Controlled Digital Lending Feasibility Report

1. Executive Summary

Lending of digitised copies of library collections is controversial, with proponents and opponents disagreeing over whether digital lending is just an extension of a core library activity or whether it is different because it involves copying, with the potential for loss of control of use and income for rights holders. Controlled digital lending (CDL) is designed to address these rights holder concerns in the following ways.

  1. The library must lawfully own a copy of the physical work that is digitised for lending purposes. It can destroy the physical copy as long as it keeps proof of ownership, but it must not re-sell or give away physical copies.
  2. The library must not simultaneously lend more copies than it lawfully owns (it must maintain an “owned to loaned” ratio so the physical item must be made unavailable for loan).
  3. The library must use technical protection measures (TPMs) to prevent unauthorised copying, sharing or manipulation of the digital copy. The loan must expire before it can be lent again and TPMs must be in place to prevent unauthorised use and use beyond the loan period.

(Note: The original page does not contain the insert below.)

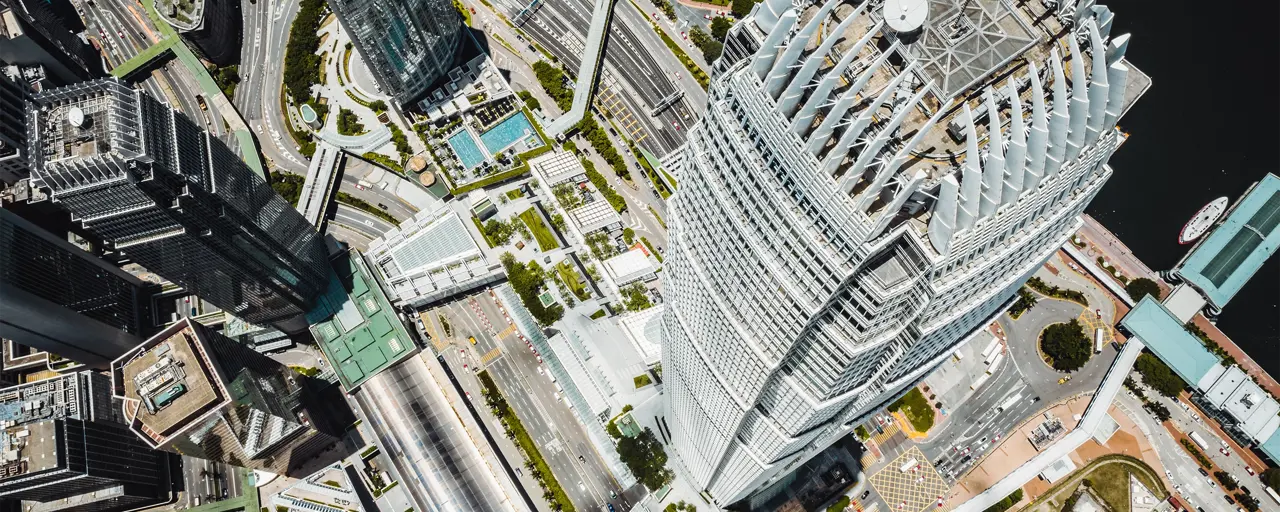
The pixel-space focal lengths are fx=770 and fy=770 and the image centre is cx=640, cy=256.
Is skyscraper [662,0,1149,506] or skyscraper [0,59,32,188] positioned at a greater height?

Lending of copyright works is a restricted act under UK copyright law and in other legal jurisdictions. The legal bases for CDL in the UK are uncertain and current licensing schemes do not fully meet CDL needs. Although EU court case judgments indicate support for digital lending, further clarity is required. In the USA an ongoing court case against the Internet Archive may have a chilling effect on the rolling out of CDL. Therefore librarians need to make risk-based assessments considering factors such as copyright status or works and conditions of licence schemes and copyright exceptions. CDL software systems should facilitate legal and risk assessments and record decisions. They should store relevant documentation such as loan requester declarations and implement and enforce loan procedures that comply with CDL rules. There is growing demand internationally for the lending of digital copies of works to be treated in the same way as traditional library lending, but there is recognition that this will require further updating of current legal provisions to reflect current library user needs.